The Elizas: A Novel(108)
The lady smiles. “Now wouldn’t that be nice? Maybe she could get me a new pair of panty hose. Now I’ve got a run.”
“So you didn’t see where she went?”
The woman just smiles at me daftly. I scurry over to the spot where Stella was standing. It’s wiped clean. Was she ever even here?
Whirling around, I head back into the hall, desperate to see Stella’s—or Aunt Eleanor’s—bobbing black head. I press my hand to the wall to steady myself.
“Eliza?” Posey has appeared at my side. “What’s going on? Are you all right?”
“I just needed the bathroom,” I say shakily. “I’m fine.”
And I try to be fine. I stand at the microphone again. I apologize for my little break. I try to make a joke about it—a little too much water at dinner! A nervous bladder! I thank everyone for coming, open the book to the page I’ve marked, and start to read. I know the pages so well, I don’t have to concentrate very carefully to get through the reading, so my mind is left to race.
I get to the end of the passage, indicating I’m finished by closing the book shut and giving a nod. The group applauds. I smile. Posey reappears and announces that signing will begin and everyone should form a line. I step off the stage. I’m furious at myself. Furious I’d rushed back into the ballroom so quickly. And where could Stella have gone? What does this all mean?
I take one more look into the crowd, wondering, for a brief spell, if she’s maybe just out there, watching benignly, no longer interested in doing harm. It could be the old Aunt Eleanor of my mind, the one who enjoyed me so much, the one who only wanted to love me unconditionally. I know this isn’t feasible. That’s not who Eleanor is. But still, when I see a black head close to the door, my heart lifts, and part of me wants to leap from the table and run to her, arms outstretched, and tell her how sorry I am, and how all I want is for things to go back to the way they used to be, the way I used to believe them to be.

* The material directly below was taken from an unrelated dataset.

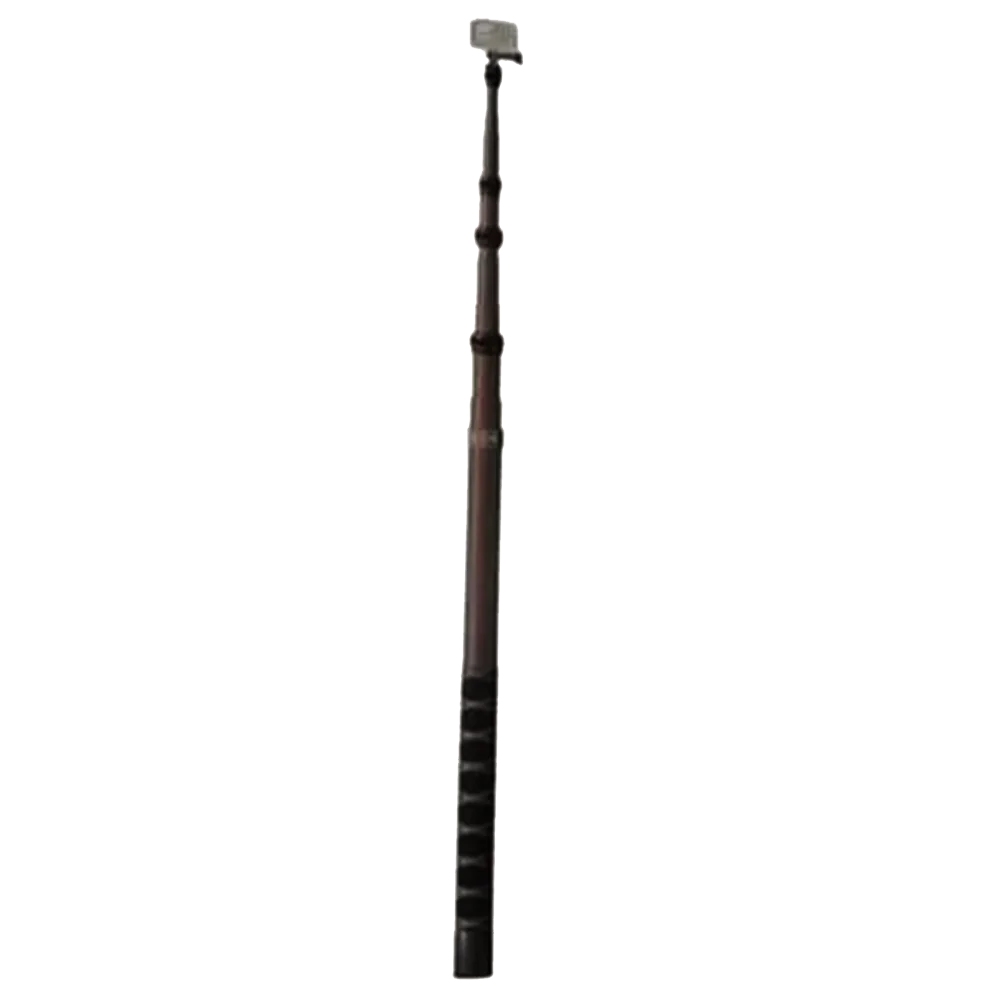Jmary MT-65 3Meter Carbon Fiber Stick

Her eyes meet mine. Her head arches up then, revealing thick cords in her neck. She gives me a thin, mysterious smile that could be interpreted as conspiratorial . . . or mischievous.
My throat is dry and raw. I look to my mother, but she isn’t studying the crowd—she’s looking at me with alarm. There must be something telling in my expression, something that gives away that the ghost has wormed her way back into me, that I’m possessed again, that I’ve seen her. Her face pales perhaps to the shade of mine. She widens her eyes in disappointment and heartbreak, because it’s so clear what I think I know, and it’s even more abundantly clear that I’m still not to be believed.

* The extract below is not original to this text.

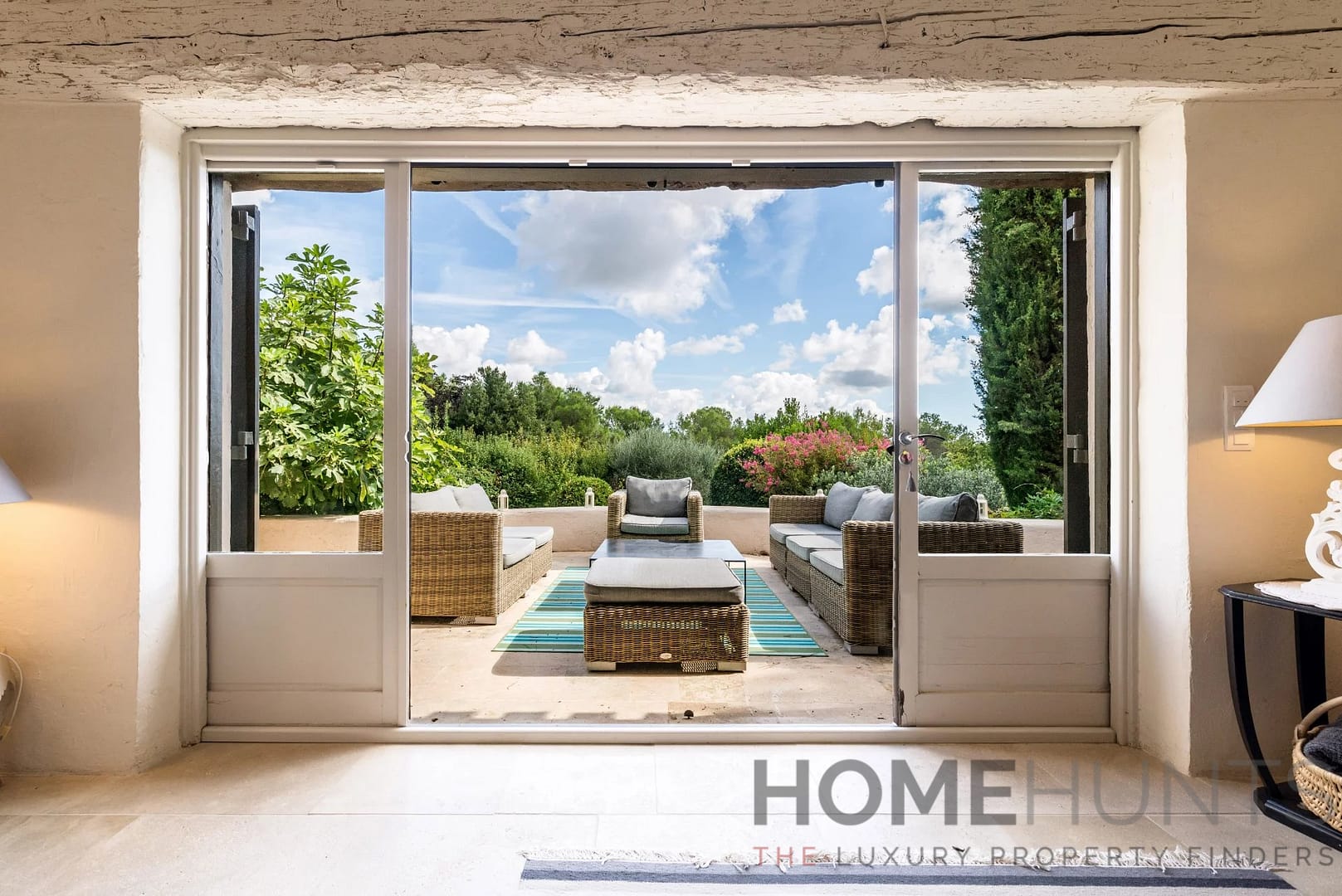 property_HH-16152023-3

“No, you don’t understand,” I start. “It’s . . .” But then I trail off.
Drop it, a voice in my head tells me. Finally I have real answers, and here I go turning them on their heads. A woman notable only because she looked like someone else has just unburdened herself to me—that’s all this is. I’ve hunted down the truth because it has haunted me and because I have something of a disease, but I’ve also romanticized the truth, too. Romanticized Eleanor. How could I not?
I think of all the stories she told me about her life, stories I desperately wanted to be real. All her adventures. All her dalliances. She might have been mad and damaged and eccentric and psychotic, but she had a magical imagination, and I suppose that’s something I should treasure. Only someone like Eleanor could make me believe in the impossible. Only someone like Eleanor could shape-shift, cajole, wrangle, manipulate, poison, and come back from the dead.
But Stella had said it best—she hadn’t. That was just the myth she wanted me to believe, not what was real.
I stand on my tiptoes, meeting Stella’s gaze again. She gives me another short nod as if to say, Yes. Good choice. And then, turning on her heel as elegantly as Eleanor used to, she heads for the doorway and disappears.
I let her go, knowing I’ll probably never see her again. From now on, she’ll only be marvelous, effervescent fiction.